## Jobs
A. According to the text on French unions and the Left, which confederation was France's second biggest?
B. Carry on the text about French unions and the Left after its last sentence.

## Text to read
----

During the late 1960s and 1970s, many of those workers had made their way into the French Democratic Confederation of Labour (CFDT), France’s second biggest union confederation, which developed close links with sections of the PS. In the aftermath of 1968, the CFDT was gravitating to the left, adopting proposals for autogestion, industrial democracy, and even urban planning.
The CFDT developed a reputation for militancy during these years, launching a number of large, audacious strikes. Politically, the CFDT had become committed to a form of “class struggle unionism,” declaring, for instance, in a resolution passed at its 1977 congress, “there can be no truce in the class struggle; the CFDT rejects any moderation of its demands, any idea of a social peace.”
While the union leadership would eventually turn against the more radical elements in its membership, the CFDT was far more open to the non-Communist revolutionary left than was the CGT. Indeed, by the second half of the 1970s, the CFDT had embraced a decidedly anticapitalist ideological agenda, with the same 1977 Congress resolution offering this assessment of the crisis of French capitalism:
The capitalist system is profoundly shaken but will not be irreparably condemned. No one can say how the crisis will come out. There will be no determinism or self-correction. Between authoritarianism and self-managed democratic socialism, as well as all the intermediate solutions, nothing has yet been decided.
At the end of the 1960s, relations between the PCF and PS, and between the CGT and CFDT, were characterized by deep-seated suspicion on both sides. Mitterrand himself is said to have been hostile to the Communists ever since his days in the French resistance. But he also understood that the only way to revive the Left’s fortunes — and, concomitantly, his own — was through an electoral alliance with the PCF.

----

## Data entries
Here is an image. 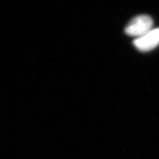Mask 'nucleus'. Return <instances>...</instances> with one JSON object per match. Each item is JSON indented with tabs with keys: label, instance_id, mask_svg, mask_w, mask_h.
Here are the masks:
<instances>
[{
	"label": "nucleus",
	"instance_id": "nucleus-1",
	"mask_svg": "<svg viewBox=\"0 0 159 159\" xmlns=\"http://www.w3.org/2000/svg\"><path fill=\"white\" fill-rule=\"evenodd\" d=\"M153 21L150 16L140 15L134 17L125 28V33L128 36L140 38L153 30Z\"/></svg>",
	"mask_w": 159,
	"mask_h": 159
},
{
	"label": "nucleus",
	"instance_id": "nucleus-2",
	"mask_svg": "<svg viewBox=\"0 0 159 159\" xmlns=\"http://www.w3.org/2000/svg\"><path fill=\"white\" fill-rule=\"evenodd\" d=\"M135 47L141 52H148L159 45V28L152 30L133 42Z\"/></svg>",
	"mask_w": 159,
	"mask_h": 159
}]
</instances>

----

## Set of answers
A. The French Democratic Confederation of Labour (CFDT).

B.
To that end, he spearheaded negotiations with the Communists on what became the 1972 “Common Program,” a platform for a united left electoral alliance. Centering on a series of radical reforms including extensive nationalizations, welfare state expansion, and the strengthening of union rights, the Common Program reflected the growing reform ambitions of the French left during the 1970s.
The Common Program captured the imagination of the whole left. It was not a revolutionary program, but a program of reforms. Nevertheless, its aim was not simply to tinker with the existing system, but to lay the groundwork for socialism. To that end, the Common Program was geared toward the conquest of the commanding heights of French capitalism.
As the document itself put it, it was intended to “break the domination of big capital and implement a new economic and social policy” in order to “gradually realize the transfer to the community of the most important means of production and the financial instruments currently in the hands the dominant capitalist groups.”
The signing of the Common Platform marked the start of a half decade of electoral cooperation between the Communists and the Socialist Party. But it didn’t signal the end of inter-party conflict. In fact, Mitterrand was never hesitant about expressing his desire for the PS to compete with the PCF for votes, at one point commenting in reference to the Common Program:
Our fundamental objective role is to rebuild a great Socialist Party on the ground occupied by the CP, itself — to demonstrate that of the 5,000,000 Communist voters 3,000,000 can vote Socialist. That is the reason for this agreement.
The Communists, on the other hand, were never quite certain how to approach Mitterrand: on the one hand, the Socialist leader offered them the legitimacy provided by an electoral agreement, and the prospects of ministerial positions in a coalition government. On the other, he wasn’t shy about his desire to capture the PCF’s base.
While Mitterrand was always clear about his goal of replacing the PCF as the leading force on the French left, the Communists were uncertain about how to respond to his overtures. Tensions between the two parties came to a head in 1977, following a sweeping victory for the Left in municipal elections.
With the 1978 parliamentary elections on the horizon, and in the face of widespread hopes that the Left would emerge with a legislative majority, the PCF used disagreements over a variety of political issues as the occasion to break the alliance. That earned them opprobrium from many left-wing voters, and cemented the PS’s status as the party of left unity.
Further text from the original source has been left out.